• **Information shown**
::::

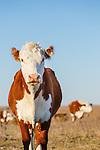 20151108 Kansas Cattle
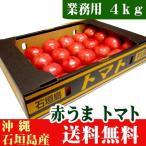 赤うまトマト A品4kg(産地直送野菜) 送料無料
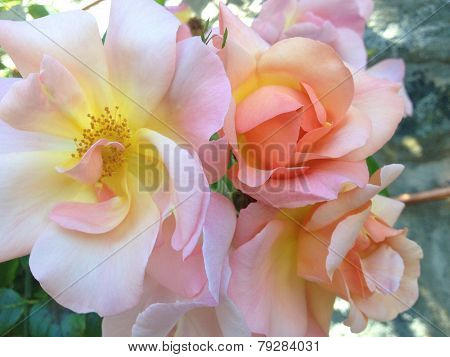 Pink Roses With Yellow Centers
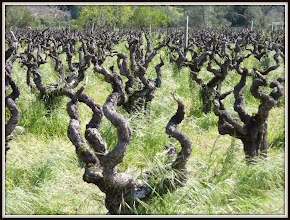 Photo: Grapevines near Napa CA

::::

• **What to produce**
None of the pictures should appear, though every line of the data above must be reproduced exactly.

• **Response for this exercise**
 20151108 Kansas Cattle
 赤うまトマト A品4kg(産地直送野菜) 送料無料
 Pink Roses With Yellow Centers
 Photo: Grapevines near Napa CA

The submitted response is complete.